◆ **Assigned task**:
In the response, each entry below should appear again exactly as given.

========

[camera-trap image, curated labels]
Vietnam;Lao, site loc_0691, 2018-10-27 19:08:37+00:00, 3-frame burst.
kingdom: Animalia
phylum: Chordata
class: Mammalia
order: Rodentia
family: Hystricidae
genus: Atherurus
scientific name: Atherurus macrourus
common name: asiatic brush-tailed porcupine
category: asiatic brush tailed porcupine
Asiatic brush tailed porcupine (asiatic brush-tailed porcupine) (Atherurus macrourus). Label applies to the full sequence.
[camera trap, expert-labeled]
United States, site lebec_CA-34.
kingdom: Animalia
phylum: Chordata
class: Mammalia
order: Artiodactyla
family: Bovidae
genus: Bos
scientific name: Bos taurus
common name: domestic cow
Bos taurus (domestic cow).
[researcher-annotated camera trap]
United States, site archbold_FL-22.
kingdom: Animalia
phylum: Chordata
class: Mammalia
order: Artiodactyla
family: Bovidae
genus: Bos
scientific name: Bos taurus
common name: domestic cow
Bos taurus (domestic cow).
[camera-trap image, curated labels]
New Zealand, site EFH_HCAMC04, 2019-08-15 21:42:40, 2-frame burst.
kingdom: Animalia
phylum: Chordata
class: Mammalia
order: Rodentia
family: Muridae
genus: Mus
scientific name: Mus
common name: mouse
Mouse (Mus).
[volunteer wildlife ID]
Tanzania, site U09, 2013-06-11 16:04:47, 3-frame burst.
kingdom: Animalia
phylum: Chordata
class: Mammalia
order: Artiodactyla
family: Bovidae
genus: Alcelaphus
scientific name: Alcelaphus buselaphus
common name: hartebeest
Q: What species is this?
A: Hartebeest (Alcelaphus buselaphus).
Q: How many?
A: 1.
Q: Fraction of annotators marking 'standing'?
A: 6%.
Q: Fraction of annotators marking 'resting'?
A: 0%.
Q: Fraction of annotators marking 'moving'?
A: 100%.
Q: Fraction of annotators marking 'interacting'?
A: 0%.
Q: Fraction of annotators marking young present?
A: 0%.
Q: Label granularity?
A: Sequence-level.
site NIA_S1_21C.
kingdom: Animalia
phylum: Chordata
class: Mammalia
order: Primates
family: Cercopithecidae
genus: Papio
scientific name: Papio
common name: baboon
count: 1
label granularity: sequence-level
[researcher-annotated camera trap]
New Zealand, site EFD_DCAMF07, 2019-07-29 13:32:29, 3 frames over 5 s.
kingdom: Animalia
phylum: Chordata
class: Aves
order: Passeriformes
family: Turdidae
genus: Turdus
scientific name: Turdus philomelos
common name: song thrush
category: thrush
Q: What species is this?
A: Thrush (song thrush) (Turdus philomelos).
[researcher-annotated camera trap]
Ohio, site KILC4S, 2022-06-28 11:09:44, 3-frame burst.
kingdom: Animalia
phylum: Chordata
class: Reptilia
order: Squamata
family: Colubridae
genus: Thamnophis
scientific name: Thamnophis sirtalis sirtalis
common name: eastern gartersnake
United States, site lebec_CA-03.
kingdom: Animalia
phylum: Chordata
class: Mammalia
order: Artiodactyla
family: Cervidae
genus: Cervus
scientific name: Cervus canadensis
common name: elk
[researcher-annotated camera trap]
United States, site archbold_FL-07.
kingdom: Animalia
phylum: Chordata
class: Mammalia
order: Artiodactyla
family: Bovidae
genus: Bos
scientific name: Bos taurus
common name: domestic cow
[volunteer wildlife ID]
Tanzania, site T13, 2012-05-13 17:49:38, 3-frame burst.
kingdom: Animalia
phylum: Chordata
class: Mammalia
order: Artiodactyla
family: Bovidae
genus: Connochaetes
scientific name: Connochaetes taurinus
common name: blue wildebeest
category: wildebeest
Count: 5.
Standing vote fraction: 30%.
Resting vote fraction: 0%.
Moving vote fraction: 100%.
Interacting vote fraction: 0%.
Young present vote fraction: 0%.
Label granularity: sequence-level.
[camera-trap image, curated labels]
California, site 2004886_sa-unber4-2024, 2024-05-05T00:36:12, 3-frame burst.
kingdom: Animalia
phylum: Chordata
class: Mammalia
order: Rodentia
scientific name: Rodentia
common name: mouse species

========

◆ **Answer below**:
[camera-trap image, curated labels]
Vietnam;Lao, site loc_0691, 2018-10-27 19:08:37+00:00, 3-frame burst.
kingdom: Animalia
phylum: Chordata
class: Mammalia
order: Rodentia
family: Hystricidae
genus: Atherurus
scientific name: Atherurus macrourus
common name: asiatic brush-tailed porcupine
category: asiatic brush tailed porcupine
Asiatic brush tailed porcupine (asiatic brush-tailed porcupine) (Atherurus macrourus). Label applies to the full sequence.
[camera trap, expert-labeled]
United States, site lebec_CA-34.
kingdom: Animalia
phylum: Chordata
class: Mammalia
order: Artiodactyla
family: Bovidae
genus: Bos
scientific name: Bos taurus
common name: domestic cow
Bos taurus (domestic cow).
[researcher-annotated camera trap]
United States, site archbold_FL-22.
kingdom: Animalia
phylum: Chordata
class: Mammalia
order: Artiodactyla
family: Bovidae
genus: Bos
scientific name: Bos taurus
common name: domestic cow
Bos taurus (domestic cow).
[camera-trap image, curated labels]
New Zealand, site EFH_HCAMC04, 2019-08-15 21:42:40, 2-frame burst.
kingdom: Animalia
phylum: Chordata
class: Mammalia
order: Rodentia
family: Muridae
genus: Mus
scientific name: Mus
common name: mouse
Mouse (Mus).
[volunteer wildlife ID]
Tanzania, site U09, 2013-06-11 16:04:47, 3-frame burst.
kingdom: Animalia
phylum: Chordata
class: Mammalia
order: Artiodactyla
family: Bovidae
genus: Alcelaphus
scientific name: Alcelaphus buselaphus
common name: hartebeest
Q: What species is this?
A: Hartebeest (Alcelaphus buselaphus).
Q: How many?
A: 1.
Q: Fraction of annotators marking 'standing'?
A: 6%.
Q: Fraction of annotators marking 'resting'?
A: 0%.
Q: Fraction of annotators marking 'moving'?
A: 100%.
Q: Fraction of annotators marking 'interacting'?
A: 0%.
Q: Fraction of annotators marking young present?
A: 0%.
Q: Label granularity?
A: Sequence-level.
site NIA_S1_21C.
kingdom: Animalia
phylum: Chordata
class: Mammalia
order: Primates
family: Cercopithecidae
genus: Papio
scientific name: Papio
common name: baboon
count: 1
label granularity: sequence-level
[researcher-annotated camera trap]
New Zealand, site EFD_DCAMF07, 2019-07-29 13:32:29, 3 frames over 5 s.
kingdom: Animalia
phylum: Chordata
class: Aves
order: Passeriformes
family: Turdidae
genus: Turdus
scientific name: Turdus philomelos
common name: song thrush
category: thrush
Q: What species is this?
A: Thrush (song thrush) (Turdus philomelos).
[researcher-annotated camera trap]
Ohio, site KILC4S, 2022-06-28 11:09:44, 3-frame burst.
kingdom: Animalia
phylum: Chordata
class: Reptilia
order: Squamata
family: Colubridae
genus: Thamnophis
scientific name: Thamnophis sirtalis sirtalis
common name: eastern gartersnake
United States, site lebec_CA-03.
kingdom: Animalia
phylum: Chordata
class: Mammalia
order: Artiodactyla
family: Cervidae
genus: Cervus
scientific name: Cervus canadensis
common name: elk
[researcher-annotated camera trap]
United States, site archbold_FL-07.
kingdom: Animalia
phylum: Chordata
class: Mammalia
order: Artiodactyla
family: Bovidae
genus: Bos
scientific name: Bos taurus
common name: domestic cow
[volunteer wildlife ID]
Tanzania, site T13, 2012-05-13 17:49:38, 3-frame burst.
kingdom: Animalia
phylum: Chordata
class: Mammalia
order: Artiodactyla
family: Bovidae
genus: Connochaetes
scientific name: Connochaetes taurinus
common name: blue wildebeest
category: wildebeest
Count: 5.
Standing vote fraction: 30%.
Resting vote fraction: 0%.
Moving vote fraction: 100%.
Interacting vote fraction: 0%.
Young present vote fraction: 0%.
Label granularity: sequence-level.
[camera-trap image, curated labels]
California, site 2004886_sa-unber4-2024, 2024-05-05T00:36:12, 3-frame burst.
kingdom: Animalia
phylum: Chordata
class: Mammalia
order: Rodentia
scientific name: Rodentia
common name: mouse species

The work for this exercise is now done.